# Problem requirements
Transcribe the data in full, keeping each line exactly as it appears.

# Stored items
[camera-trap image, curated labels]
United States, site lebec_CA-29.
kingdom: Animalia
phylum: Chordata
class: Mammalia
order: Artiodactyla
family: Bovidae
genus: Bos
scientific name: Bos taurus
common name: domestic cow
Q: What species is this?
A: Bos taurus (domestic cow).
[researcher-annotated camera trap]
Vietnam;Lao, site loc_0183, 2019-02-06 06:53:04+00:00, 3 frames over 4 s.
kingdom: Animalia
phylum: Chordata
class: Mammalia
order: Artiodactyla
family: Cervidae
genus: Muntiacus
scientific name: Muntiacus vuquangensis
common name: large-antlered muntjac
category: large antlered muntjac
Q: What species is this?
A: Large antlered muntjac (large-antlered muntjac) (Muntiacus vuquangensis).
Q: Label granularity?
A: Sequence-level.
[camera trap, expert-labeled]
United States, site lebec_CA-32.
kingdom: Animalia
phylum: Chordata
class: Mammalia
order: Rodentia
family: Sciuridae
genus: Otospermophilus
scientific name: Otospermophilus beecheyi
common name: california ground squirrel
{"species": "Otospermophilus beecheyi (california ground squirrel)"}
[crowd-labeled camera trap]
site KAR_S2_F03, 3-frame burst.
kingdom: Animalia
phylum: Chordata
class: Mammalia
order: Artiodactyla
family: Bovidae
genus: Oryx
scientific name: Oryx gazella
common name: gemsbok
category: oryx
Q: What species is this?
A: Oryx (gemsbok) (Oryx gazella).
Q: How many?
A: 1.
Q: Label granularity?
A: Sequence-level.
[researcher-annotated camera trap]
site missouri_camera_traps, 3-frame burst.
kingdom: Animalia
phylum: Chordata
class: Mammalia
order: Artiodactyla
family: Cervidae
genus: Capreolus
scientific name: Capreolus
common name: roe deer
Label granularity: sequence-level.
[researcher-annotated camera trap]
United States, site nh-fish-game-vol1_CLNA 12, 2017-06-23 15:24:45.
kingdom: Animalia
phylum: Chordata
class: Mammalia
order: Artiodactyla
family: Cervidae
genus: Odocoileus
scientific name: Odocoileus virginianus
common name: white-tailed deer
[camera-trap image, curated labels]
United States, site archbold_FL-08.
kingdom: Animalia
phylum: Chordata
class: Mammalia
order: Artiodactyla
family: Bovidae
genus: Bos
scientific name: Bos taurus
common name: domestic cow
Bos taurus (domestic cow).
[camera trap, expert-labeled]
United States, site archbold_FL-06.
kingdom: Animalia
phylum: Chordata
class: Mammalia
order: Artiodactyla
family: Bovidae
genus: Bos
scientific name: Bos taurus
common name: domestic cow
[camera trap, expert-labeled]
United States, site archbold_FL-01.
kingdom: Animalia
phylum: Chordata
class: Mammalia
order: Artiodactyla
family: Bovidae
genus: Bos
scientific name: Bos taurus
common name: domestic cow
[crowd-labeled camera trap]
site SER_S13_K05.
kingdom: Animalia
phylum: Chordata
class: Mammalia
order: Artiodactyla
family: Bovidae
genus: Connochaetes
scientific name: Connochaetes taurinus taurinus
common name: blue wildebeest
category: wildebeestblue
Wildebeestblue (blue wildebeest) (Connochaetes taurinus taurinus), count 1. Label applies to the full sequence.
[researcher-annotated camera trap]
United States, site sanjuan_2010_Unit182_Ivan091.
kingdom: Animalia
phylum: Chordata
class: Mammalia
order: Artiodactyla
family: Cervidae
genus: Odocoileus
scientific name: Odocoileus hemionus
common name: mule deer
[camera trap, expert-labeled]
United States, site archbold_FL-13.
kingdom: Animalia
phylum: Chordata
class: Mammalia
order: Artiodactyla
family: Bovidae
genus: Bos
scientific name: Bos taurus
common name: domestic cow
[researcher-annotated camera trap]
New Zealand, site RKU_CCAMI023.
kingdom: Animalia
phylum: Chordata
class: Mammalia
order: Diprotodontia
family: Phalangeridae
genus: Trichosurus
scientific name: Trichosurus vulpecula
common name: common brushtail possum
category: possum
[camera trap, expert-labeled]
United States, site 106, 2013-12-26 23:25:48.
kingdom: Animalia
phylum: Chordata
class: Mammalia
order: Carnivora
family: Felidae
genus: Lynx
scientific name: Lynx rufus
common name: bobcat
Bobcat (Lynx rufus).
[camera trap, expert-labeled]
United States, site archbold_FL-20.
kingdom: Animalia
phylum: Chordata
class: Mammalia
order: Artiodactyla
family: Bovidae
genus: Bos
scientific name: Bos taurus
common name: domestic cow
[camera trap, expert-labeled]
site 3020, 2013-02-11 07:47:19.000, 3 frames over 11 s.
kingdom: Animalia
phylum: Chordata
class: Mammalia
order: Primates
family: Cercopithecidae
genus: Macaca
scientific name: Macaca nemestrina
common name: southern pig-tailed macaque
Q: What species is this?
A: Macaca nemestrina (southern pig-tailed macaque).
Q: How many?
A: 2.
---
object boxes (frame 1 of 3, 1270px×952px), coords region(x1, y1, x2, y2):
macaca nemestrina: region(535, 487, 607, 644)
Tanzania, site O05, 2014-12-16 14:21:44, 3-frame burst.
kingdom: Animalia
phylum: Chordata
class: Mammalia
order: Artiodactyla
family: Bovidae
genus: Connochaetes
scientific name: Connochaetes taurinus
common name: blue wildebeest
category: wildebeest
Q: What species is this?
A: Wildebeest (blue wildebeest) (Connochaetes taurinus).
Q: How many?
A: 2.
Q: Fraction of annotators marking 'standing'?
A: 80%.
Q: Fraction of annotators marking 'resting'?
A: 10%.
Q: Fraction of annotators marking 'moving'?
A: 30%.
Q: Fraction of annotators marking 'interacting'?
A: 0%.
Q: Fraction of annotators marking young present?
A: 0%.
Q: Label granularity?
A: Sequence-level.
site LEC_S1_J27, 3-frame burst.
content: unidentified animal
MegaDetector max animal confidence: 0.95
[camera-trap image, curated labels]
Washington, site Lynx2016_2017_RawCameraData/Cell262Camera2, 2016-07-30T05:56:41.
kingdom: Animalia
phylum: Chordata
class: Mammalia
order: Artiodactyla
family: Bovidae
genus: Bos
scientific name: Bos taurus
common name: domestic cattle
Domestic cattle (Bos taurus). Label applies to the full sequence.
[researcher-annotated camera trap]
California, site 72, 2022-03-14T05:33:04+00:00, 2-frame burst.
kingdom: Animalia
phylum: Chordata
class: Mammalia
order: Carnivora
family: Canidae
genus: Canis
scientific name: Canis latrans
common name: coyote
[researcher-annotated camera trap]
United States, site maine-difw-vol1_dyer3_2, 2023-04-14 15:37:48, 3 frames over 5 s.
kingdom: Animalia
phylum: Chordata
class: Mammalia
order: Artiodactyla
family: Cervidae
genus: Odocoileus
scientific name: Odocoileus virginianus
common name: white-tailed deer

# Response to the exercise
[camera-trap image, curated labels]
United States, site lebec_CA-29.
kingdom: Animalia
phylum: Chordata
class: Mammalia
order: Artiodactyla
family: Bovidae
genus: Bos
scientific name: Bos taurus
common name: domestic cow
Q: What species is this?
A: Bos taurus (domestic cow).
[researcher-annotated camera trap]
Vietnam;Lao, site loc_0183, 2019-02-06 06:53:04+00:00, 3 frames over 4 s.
kingdom: Animalia
phylum: Chordata
class: Mammalia
order: Artiodactyla
family: Cervidae
genus: Muntiacus
scientific name: Muntiacus vuquangensis
common name: large-antlered muntjac
category: large antlered muntjac
Q: What species is this?
A: Large antlered muntjac (large-antlered muntjac) (Muntiacus vuquangensis).
Q: Label granularity?
A: Sequence-level.
[camera trap, expert-labeled]
United States, site lebec_CA-32.
kingdom: Animalia
phylum: Chordata
class: Mammalia
order: Rodentia
family: Sciuridae
genus: Otospermophilus
scientific name: Otospermophilus beecheyi
common name: california ground squirrel
{"species": "Otospermophilus beecheyi (california ground squirrel)"}
[crowd-labeled camera trap]
site KAR_S2_F03, 3-frame burst.
kingdom: Animalia
phylum: Chordata
class: Mammalia
order: Artiodactyla
family: Bovidae
genus: Oryx
scientific name: Oryx gazella
common name: gemsbok
category: oryx
Q: What species is this?
A: Oryx (gemsbok) (Oryx gazella).
Q: How many?
A: 1.
Q: Label granularity?
A: Sequence-level.
[researcher-annotated camera trap]
site missouri_camera_traps, 3-frame burst.
kingdom: Animalia
phylum: Chordata
class: Mammalia
order: Artiodactyla
family: Cervidae
genus: Capreolus
scientific name: Capreolus
common name: roe deer
Label granularity: sequence-level.
[researcher-annotated camera trap]
United States, site nh-fish-game-vol1_CLNA 12, 2017-06-23 15:24:45.
kingdom: Animalia
phylum: Chordata
class: Mammalia
order: Artiodactyla
family: Cervidae
genus: Odocoileus
scientific name: Odocoileus virginianus
common name: white-tailed deer
[camera-trap image, curated labels]
United States, site archbold_FL-08.
kingdom: Animalia
phylum: Chordata
class: Mammalia
order: Artiodactyla
family: Bovidae
genus: Bos
scientific name: Bos taurus
common name: domestic cow
Bos taurus (domestic cow).
[camera trap, expert-labeled]
United States, site archbold_FL-06.
kingdom: Animalia
phylum: Chordata
class: Mammalia
order: Artiodactyla
family: Bovidae
genus: Bos
scientific name: Bos taurus
common name: domestic cow
[camera trap, expert-labeled]
United States, site archbold_FL-01.
kingdom: Animalia
phylum: Chordata
class: Mammalia
order: Artiodactyla
family: Bovidae
genus: Bos
scientific name: Bos taurus
common name: domestic cow
[crowd-labeled camera trap]
site SER_S13_K05.
kingdom: Animalia
phylum: Chordata
class: Mammalia
order: Artiodactyla
family: Bovidae
genus: Connochaetes
scientific name: Connochaetes taurinus taurinus
common name: blue wildebeest
category: wildebeestblue
Wildebeestblue (blue wildebeest) (Connochaetes taurinus taurinus), count 1. Label applies to the full sequence.
[researcher-annotated camera trap]
United States, site sanjuan_2010_Unit182_Ivan091.
kingdom: Animalia
phylum: Chordata
class: Mammalia
order: Artiodactyla
family: Cervidae
genus: Odocoileus
scientific name: Odocoileus hemionus
common name: mule deer
[camera trap, expert-labeled]
United States, site archbold_FL-13.
kingdom: Animalia
phylum: Chordata
class: Mammalia
order: Artiodactyla
family: Bovidae
genus: Bos
scientific name: Bos taurus
common name: domestic cow
[researcher-annotated camera trap]
New Zealand, site RKU_CCAMI023.
kingdom: Animalia
phylum: Chordata
class: Mammalia
order: Diprotodontia
family: Phalangeridae
genus: Trichosurus
scientific name: Trichosurus vulpecula
common name: common brushtail possum
category: possum
[camera trap, expert-labeled]
United States, site 106, 2013-12-26 23:25:48.
kingdom: Animalia
phylum: Chordata
class: Mammalia
order: Carnivora
family: Felidae
genus: Lynx
scientific name: Lynx rufus
common name: bobcat
Bobcat (Lynx rufus).
[camera trap, expert-labeled]
United States, site archbold_FL-20.
kingdom: Animalia
phylum: Chordata
class: Mammalia
order: Artiodactyla
family: Bovidae
genus: Bos
scientific name: Bos taurus
common name: domestic cow
[camera trap, expert-labeled]
site 3020, 2013-02-11 07:47:19.000, 3 frames over 11 s.
kingdom: Animalia
phylum: Chordata
class: Mammalia
order: Primates
family: Cercopithecidae
genus: Macaca
scientific name: Macaca nemestrina
common name: southern pig-tailed macaque
Q: What species is this?
A: Macaca nemestrina (southern pig-tailed macaque).
Q: How many?
A: 2.
---
object boxes (frame 1 of 3, 1270px×952px), coords region(x1, y1, x2, y2):
macaca nemestrina: region(535, 487, 607, 644)
Tanzania, site O05, 2014-12-16 14:21:44, 3-frame burst.
kingdom: Animalia
phylum: Chordata
class: Mammalia
order: Artiodactyla
family: Bovidae
genus: Connochaetes
scientific name: Connochaetes taurinus
common name: blue wildebeest
category: wildebeest
Q: What species is this?
A: Wildebeest (blue wildebeest) (Connochaetes taurinus).
Q: How many?
A: 2.
Q: Fraction of annotators marking 'standing'?
A: 80%.
Q: Fraction of annotators marking 'resting'?
A: 10%.
Q: Fraction of annotators marking 'moving'?
A: 30%.
Q: Fraction of annotators marking 'interacting'?
A: 0%.
Q: Fraction of annotators marking young present?
A: 0%.
Q: Label granularity?
A: Sequence-level.
site LEC_S1_J27, 3-frame burst.
content: unidentified animal
MegaDetector max animal confidence: 0.95
[camera-trap image, curated labels]
Washington, site Lynx2016_2017_RawCameraData/Cell262Camera2, 2016-07-30T05:56:41.
kingdom: Animalia
phylum: Chordata
class: Mammalia
order: Artiodactyla
family: Bovidae
genus: Bos
scientific name: Bos taurus
common name: domestic cattle
Domestic cattle (Bos taurus). Label applies to the full sequence.
[researcher-annotated camera trap]
California, site 72, 2022-03-14T05:33:04+00:00, 2-frame burst.
kingdom: Animalia
phylum: Chordata
class: Mammalia
order: Carnivora
family: Canidae
genus: Canis
scientific name: Canis latrans
common name: coyote
[researcher-annotated camera trap]
United States, site maine-difw-vol1_dyer3_2, 2023-04-14 15:37:48, 3 frames over 5 s.
kingdom: Animalia
phylum: Chordata
class: Mammalia
order: Artiodactyla
family: Cervidae
genus: Odocoileus
scientific name: Odocoileus virginianus
common name: white-tailed deer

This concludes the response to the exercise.